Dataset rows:
########################################
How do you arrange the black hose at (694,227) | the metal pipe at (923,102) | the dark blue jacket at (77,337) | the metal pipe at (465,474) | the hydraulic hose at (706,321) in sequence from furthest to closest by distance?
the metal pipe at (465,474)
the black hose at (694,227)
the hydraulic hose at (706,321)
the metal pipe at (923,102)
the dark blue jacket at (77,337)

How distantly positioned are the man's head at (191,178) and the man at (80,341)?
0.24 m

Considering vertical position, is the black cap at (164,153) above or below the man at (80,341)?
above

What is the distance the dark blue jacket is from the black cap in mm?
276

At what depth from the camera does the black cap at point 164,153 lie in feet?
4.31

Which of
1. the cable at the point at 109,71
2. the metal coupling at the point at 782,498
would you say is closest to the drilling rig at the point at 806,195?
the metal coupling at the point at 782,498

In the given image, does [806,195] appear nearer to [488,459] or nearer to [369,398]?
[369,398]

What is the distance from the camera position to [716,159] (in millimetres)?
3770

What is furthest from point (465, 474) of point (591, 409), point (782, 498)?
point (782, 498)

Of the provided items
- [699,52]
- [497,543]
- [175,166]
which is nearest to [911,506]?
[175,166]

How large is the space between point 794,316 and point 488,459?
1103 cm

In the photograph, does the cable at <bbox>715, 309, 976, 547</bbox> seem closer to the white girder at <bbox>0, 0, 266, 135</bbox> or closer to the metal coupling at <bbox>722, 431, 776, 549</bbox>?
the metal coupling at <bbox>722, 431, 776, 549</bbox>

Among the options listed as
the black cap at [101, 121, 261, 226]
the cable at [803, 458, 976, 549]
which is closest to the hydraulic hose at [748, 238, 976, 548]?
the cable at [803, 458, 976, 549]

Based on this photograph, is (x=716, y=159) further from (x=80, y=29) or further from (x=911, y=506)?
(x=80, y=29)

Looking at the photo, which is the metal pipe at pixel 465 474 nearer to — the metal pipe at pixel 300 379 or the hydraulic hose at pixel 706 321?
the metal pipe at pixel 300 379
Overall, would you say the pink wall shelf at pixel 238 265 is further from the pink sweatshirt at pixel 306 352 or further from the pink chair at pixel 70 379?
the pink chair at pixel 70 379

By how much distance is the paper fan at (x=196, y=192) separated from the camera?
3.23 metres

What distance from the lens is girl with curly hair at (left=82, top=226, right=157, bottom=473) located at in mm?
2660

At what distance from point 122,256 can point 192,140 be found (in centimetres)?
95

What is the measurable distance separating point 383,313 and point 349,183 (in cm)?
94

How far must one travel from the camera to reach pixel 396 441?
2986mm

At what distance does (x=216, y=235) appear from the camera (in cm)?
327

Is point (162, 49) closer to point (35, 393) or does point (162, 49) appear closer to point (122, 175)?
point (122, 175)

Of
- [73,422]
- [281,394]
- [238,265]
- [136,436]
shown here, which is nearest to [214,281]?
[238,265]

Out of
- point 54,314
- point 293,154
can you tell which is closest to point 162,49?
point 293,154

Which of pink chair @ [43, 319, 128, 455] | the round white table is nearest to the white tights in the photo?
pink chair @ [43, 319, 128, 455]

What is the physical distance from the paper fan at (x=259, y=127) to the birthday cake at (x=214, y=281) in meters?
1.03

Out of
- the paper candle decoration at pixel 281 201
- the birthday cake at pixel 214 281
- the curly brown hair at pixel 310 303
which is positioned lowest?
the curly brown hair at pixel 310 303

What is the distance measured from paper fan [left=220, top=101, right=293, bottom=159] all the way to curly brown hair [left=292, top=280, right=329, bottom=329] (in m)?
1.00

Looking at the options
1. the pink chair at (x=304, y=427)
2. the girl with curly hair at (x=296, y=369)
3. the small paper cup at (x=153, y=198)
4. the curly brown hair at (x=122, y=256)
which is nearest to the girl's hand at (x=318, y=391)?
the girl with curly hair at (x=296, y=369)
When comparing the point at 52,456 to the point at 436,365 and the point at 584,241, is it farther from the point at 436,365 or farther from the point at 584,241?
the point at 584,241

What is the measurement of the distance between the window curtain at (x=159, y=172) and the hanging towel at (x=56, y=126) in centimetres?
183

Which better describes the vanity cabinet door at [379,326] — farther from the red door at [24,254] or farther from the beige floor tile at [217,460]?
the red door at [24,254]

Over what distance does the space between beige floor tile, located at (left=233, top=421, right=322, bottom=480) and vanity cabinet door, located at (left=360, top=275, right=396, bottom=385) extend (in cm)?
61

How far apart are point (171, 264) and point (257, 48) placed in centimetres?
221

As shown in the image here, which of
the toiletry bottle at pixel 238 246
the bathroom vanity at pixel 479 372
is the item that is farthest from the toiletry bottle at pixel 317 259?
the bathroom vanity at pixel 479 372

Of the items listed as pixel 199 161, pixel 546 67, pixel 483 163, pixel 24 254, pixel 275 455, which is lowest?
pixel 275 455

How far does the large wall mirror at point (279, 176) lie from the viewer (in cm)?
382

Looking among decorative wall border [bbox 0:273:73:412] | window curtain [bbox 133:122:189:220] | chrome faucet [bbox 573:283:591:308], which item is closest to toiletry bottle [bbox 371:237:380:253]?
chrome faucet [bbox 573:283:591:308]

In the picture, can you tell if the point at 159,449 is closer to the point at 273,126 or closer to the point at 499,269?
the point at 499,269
########################################
TASK STATEMENT -
Output the material from the line containing "As shown in the image here, which of" through the end of the material as a two-column CSV with the header input,output. Each row should hold one block of text under input and its answer under output, each in a single quoted field with line breaks replaced by spaces.

WRITTEN RESPONSE -
input,output
"As shown in the image here, which of the toiletry bottle at pixel 238 246 the bathroom vanity at pixel 479 372 is the item that is farthest from the toiletry bottle at pixel 317 259?","the bathroom vanity at pixel 479 372"
"Of the items listed as pixel 199 161, pixel 546 67, pixel 483 163, pixel 24 254, pixel 275 455, which is lowest?","pixel 275 455"
"How far does the large wall mirror at point (279, 176) lie from the viewer (in cm)?","382"
"Looking among decorative wall border [bbox 0:273:73:412] | window curtain [bbox 133:122:189:220] | chrome faucet [bbox 573:283:591:308], which item is closest to toiletry bottle [bbox 371:237:380:253]?","chrome faucet [bbox 573:283:591:308]"
"In the picture, can you tell if the point at 159,449 is closer to the point at 273,126 or closer to the point at 499,269?","the point at 499,269"